The Obolonsky Court has handed down a suspended sentence to Yaryna Aryeva, rejecting charges of driving under the influence of drugs. The prosecution had requested 6.5 years in prison and disagrees with the verdict.

Tetiana Suchkova-Ladik

By Tetiana Suchkova-Ladik

April 17, 2026 · 2 min read

Court gave suspended sentence to Aryev's daughter for hit-and-run — prosecution will appeal: key dispute over drugs
Ярина Ар’єва (Фото: Facebook-акаунт ексдепутатки)

On November 27, 2022, on Stepan Bandera Avenue in Kyiv's Obolon district, a Volkswagen Polo struck a woman at an unregulated pedestrian crossing. Behind the wheel was Yaryna Aryeva — at that time a Kyiv City Council deputy from the European Solidarity party and daughter of Member of Parliament Volodymyr Aryev. The victim sustained fractures of the shoulder bone and jaw with traumatic tooth extraction, limb fractures, and closed head injury.

On April 13, 2025, the Obolon District Court of Kyiv issued a verdict: a suspended sentence and deprivation of driving rights for eight years. The court determined that the evidence did not confirm drug intoxication at the time of the accident.

What the dispute is about

The prosecution was built around Article 286-1 of the Criminal Code of Ukraine — violation of traffic rules while intoxicated with serious consequences. The provision stipulates 3 to 8 years of actual imprisonment: the law explicitly prohibits a suspended sentence under this article. The prosecutor requested 6 years and 6 months.

However, the court apparently reclassified the offense or acquitted on the intoxication charge. Without this qualifying element, the case falls under the standard Article 286, Part 2 — traffic accident with serious bodily injury without intoxication, where a suspended sentence is legally possible.
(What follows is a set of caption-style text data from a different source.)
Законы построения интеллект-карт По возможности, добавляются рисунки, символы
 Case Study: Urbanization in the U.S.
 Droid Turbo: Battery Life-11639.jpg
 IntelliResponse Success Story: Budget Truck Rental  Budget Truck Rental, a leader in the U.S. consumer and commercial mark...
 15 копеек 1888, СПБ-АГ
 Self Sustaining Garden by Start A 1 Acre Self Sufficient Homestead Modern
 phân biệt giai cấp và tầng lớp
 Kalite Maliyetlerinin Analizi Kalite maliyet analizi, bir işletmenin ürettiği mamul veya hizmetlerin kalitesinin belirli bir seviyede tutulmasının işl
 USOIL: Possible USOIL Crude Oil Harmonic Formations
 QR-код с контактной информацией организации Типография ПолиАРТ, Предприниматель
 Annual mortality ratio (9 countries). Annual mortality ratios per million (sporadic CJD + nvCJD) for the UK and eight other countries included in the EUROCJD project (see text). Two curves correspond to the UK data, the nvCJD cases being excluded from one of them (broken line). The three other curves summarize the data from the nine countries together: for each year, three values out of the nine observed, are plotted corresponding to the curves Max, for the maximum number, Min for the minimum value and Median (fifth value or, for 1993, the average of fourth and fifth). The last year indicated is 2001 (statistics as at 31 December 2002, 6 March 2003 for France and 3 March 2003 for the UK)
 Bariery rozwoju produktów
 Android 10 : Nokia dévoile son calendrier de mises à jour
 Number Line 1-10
"I did not use any drugs. The examination conducted after the accident revealed nothing. Suddenly, half a year later, an examination surfaces with traces of drugs that I did not use"

— Yaryna Aryeva, 2023

Her father, Volodymyr Aryev, called the suspicion revenge for his criticism of the head of the Presidential Office, Andriy Yermak, even during the investigation. The prosecution did not change its position and announced it would appeal the verdict.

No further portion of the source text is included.